(Фрагмент текста):
========

Тем более поразительным представляется излагаемое ниже событие. Но и в нем проявилась вся красота души владыки Филарета, Однажды старшие студенты, по случаю именин одного из них, устроили пирушку, не спросив разрешения начальства. В разгар ея, когда под звуки гусель, скрипки и гитары, с песнями изображали они «бурлацкую лодку», незаметно явился ректор. Изумленный необыкновенным зрелищем и тем, что никто на него не обращает внимания, он ударил тростью по спине «лоцмана», стоявшего в дверях в вывороченном тулупе и уродливой шапке. «Что это такое?» – произнес ректор и прочистил себе путь, перекрошив тут же тростью всю приготовленную по суду: чашки, чайники и стаканы. Гости убежали, хозяева обяснили ему причину собрания и игру, и в приличной форме выразили, что они оскорблены напрасно. Ректор, выслушав молча, ушел. Именинник досадовал больше всех: чашки, чайники и стаканы были взяты в лавке на прокат, – надобно было за них заплатить и недешево. Поговорив с товарищами, именинник отправился сначала к инспектору, потом к ректору, но не смог попасть к ним. Тогда разсудили приняться снова за пир, который и прошел весело. Утром именинник и оба комнатные старшие, где происходила пирушка, явились объясняться к ректору. Тот встретил их ласково и сказал: «Господа, вы ввели меня в искушение, я поступил дурно; будете начальниками, не берите с меня примера; кажется, я ударил какого-то студента, прошу у него извинения; я счел его за служителя.» Пришедшие сразу успокоились и заявили только, что чашки у них были чужия. «Это ничего, я заплачу; но мне больно, что я повредил вашему дружескому общению, о чем я забочусь, и что для будущей жизни вашей очень дорого. Если у вас будет собрание подобное, скажите мне, я приду сам; а теперь извините меня неосторожного, забудьте неприятный случай и скажите товарищам, чтоб и они его не помнили». Ректор заплатил за посуду 30 рублей. Спустя недели три, когда случился также именинник, он посетил собрание с инспектором и приезжим архимандритом, пил чай, слушал пение и музыку на гуслях: пробыл два часа и, уходя, позволил продолжать веселие.

Архимандрит Филарет нередко вел и частные беседы со студентами, при чем особенное внимание обращал на раскрытие модного в то время мистицизма. Во время ректорства архим. Филарета дважды ревизовал академию Филарет (Дроздов), тогда ректор петербургской академии. Дружба их укрепилась еще сильнее. Петербургский ректор возложил в знак этих сердечных отношений на архим. Филарета свою панагию. По завету последнего, она положена была с ним в гроб. После кончины владыки Филарета, тогдашний московский митрополит Филарет говорил: «В каких чувствах унесена в могилу моя панагия, в таких же точно она и была дана мною. И я мысленно припадал к его гробу, да помолится в Бозе почивший, да иду по нем в мире. Я в праве и теперь сказать о почившем: поистине, по имени его было и житие его, и служение. Он был мой духовный друг, какого после него нет уже у меня на земле».

========

(Исходные данные):
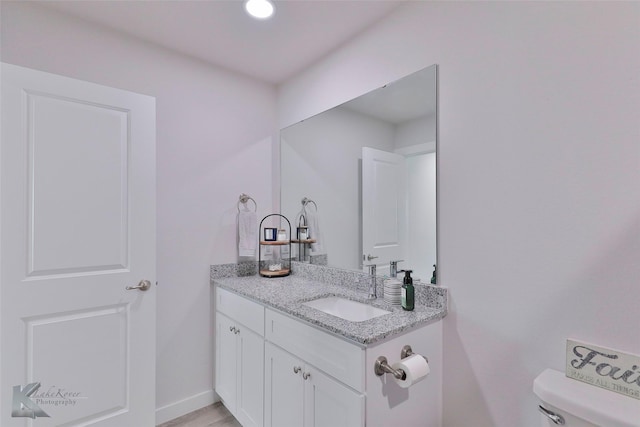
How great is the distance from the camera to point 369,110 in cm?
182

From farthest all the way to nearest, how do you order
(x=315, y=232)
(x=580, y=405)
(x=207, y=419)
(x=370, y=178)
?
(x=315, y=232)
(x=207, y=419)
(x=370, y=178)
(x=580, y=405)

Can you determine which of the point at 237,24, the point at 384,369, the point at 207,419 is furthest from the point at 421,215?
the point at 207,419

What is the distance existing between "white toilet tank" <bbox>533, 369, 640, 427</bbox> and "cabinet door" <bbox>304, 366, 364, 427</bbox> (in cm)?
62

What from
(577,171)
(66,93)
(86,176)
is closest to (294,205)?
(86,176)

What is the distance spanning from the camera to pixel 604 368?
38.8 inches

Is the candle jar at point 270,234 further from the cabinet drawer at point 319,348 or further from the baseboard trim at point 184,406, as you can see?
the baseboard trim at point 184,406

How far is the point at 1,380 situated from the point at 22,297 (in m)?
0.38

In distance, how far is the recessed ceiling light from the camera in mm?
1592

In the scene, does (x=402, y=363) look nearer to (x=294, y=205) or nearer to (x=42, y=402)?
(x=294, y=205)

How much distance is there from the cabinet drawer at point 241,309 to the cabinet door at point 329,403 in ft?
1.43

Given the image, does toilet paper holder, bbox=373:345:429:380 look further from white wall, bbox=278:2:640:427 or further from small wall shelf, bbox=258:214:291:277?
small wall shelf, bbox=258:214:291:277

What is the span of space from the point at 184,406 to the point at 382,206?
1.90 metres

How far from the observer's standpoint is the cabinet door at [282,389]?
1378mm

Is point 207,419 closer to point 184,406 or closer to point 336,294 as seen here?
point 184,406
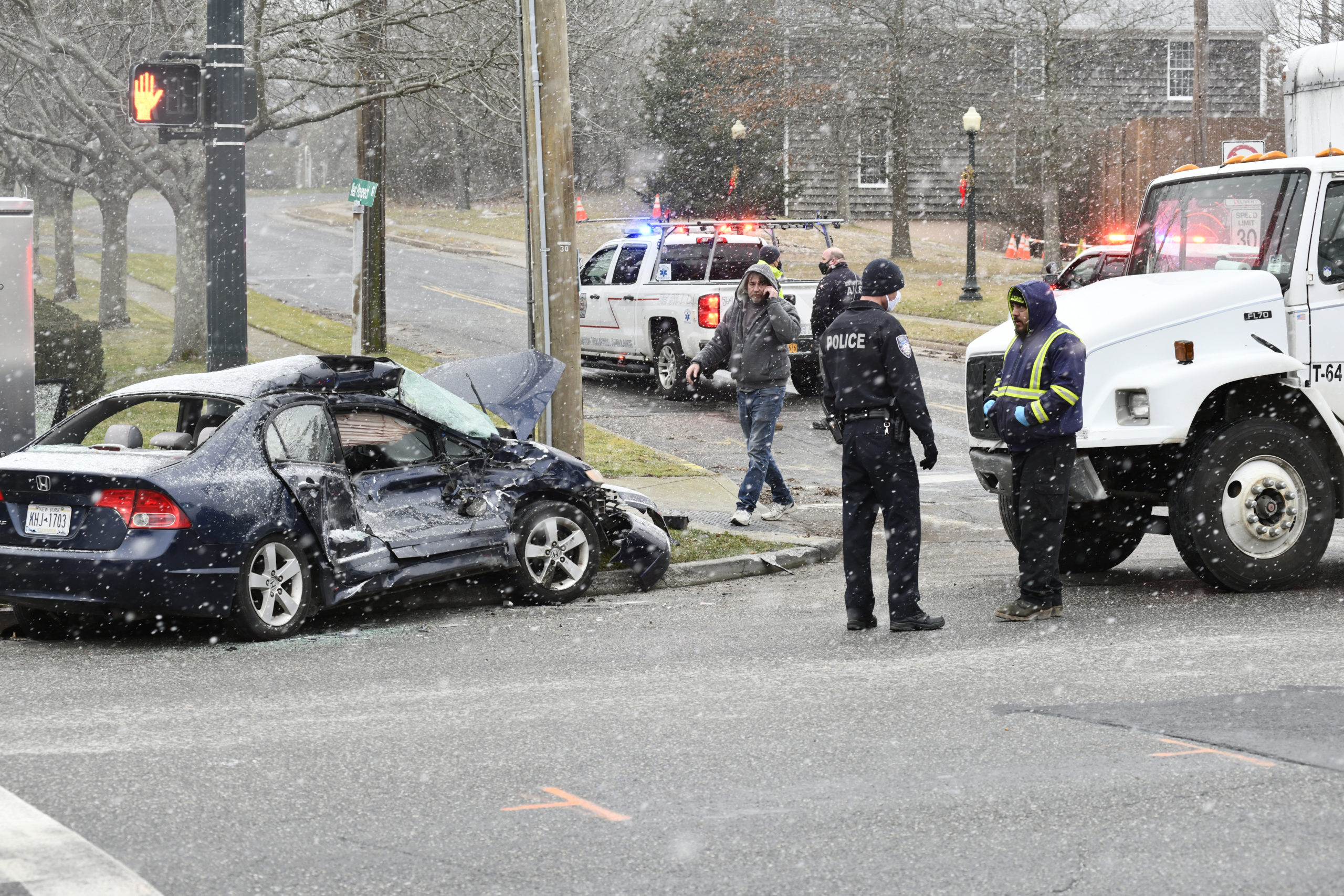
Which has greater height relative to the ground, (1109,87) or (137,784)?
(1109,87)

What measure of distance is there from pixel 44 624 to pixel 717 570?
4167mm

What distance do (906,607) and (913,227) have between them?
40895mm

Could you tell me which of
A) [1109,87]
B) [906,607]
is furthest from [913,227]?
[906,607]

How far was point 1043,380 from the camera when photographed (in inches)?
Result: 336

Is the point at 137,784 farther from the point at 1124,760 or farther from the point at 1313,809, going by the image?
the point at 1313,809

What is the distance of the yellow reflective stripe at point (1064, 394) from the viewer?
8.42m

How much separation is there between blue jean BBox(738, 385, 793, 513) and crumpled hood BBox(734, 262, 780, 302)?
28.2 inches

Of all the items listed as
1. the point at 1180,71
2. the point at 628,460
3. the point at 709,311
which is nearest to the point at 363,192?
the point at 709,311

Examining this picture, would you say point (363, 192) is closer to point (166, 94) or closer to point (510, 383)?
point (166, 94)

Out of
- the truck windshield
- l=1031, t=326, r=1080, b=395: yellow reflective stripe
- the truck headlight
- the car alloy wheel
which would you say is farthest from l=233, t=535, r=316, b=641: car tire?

========

(Задания):
1) Ответьте на вопросы по фрагменту текста, помечая ответы так же, как вопросы.
(a) Сколько рублей ректор заплатил за посуду?
(b) Что петербургский ректор возложил на архимандрита Филарета в знак сердечных отношений?
(c) Сколько раз Филарет (Дроздов) ревизовал академию во время ректорства архимандрита Филарета?
2) Переведите на английский язык предложение из фрагмента текста: «Архимандрит Филарет нередко вел и частные беседы со студентами, при чем особенное внимание обращал на раскрытие модного в то время мистицизма».
Исходные данные в этой работе не используются.

(Ответы):
1)
(a) 30 рублей.
(b) Свою панагию.
(c) Дважды.

2) Archimandrite Filaret also often held private conversations with the students, paying particular attention to explaining the mysticism that was fashionable at the time.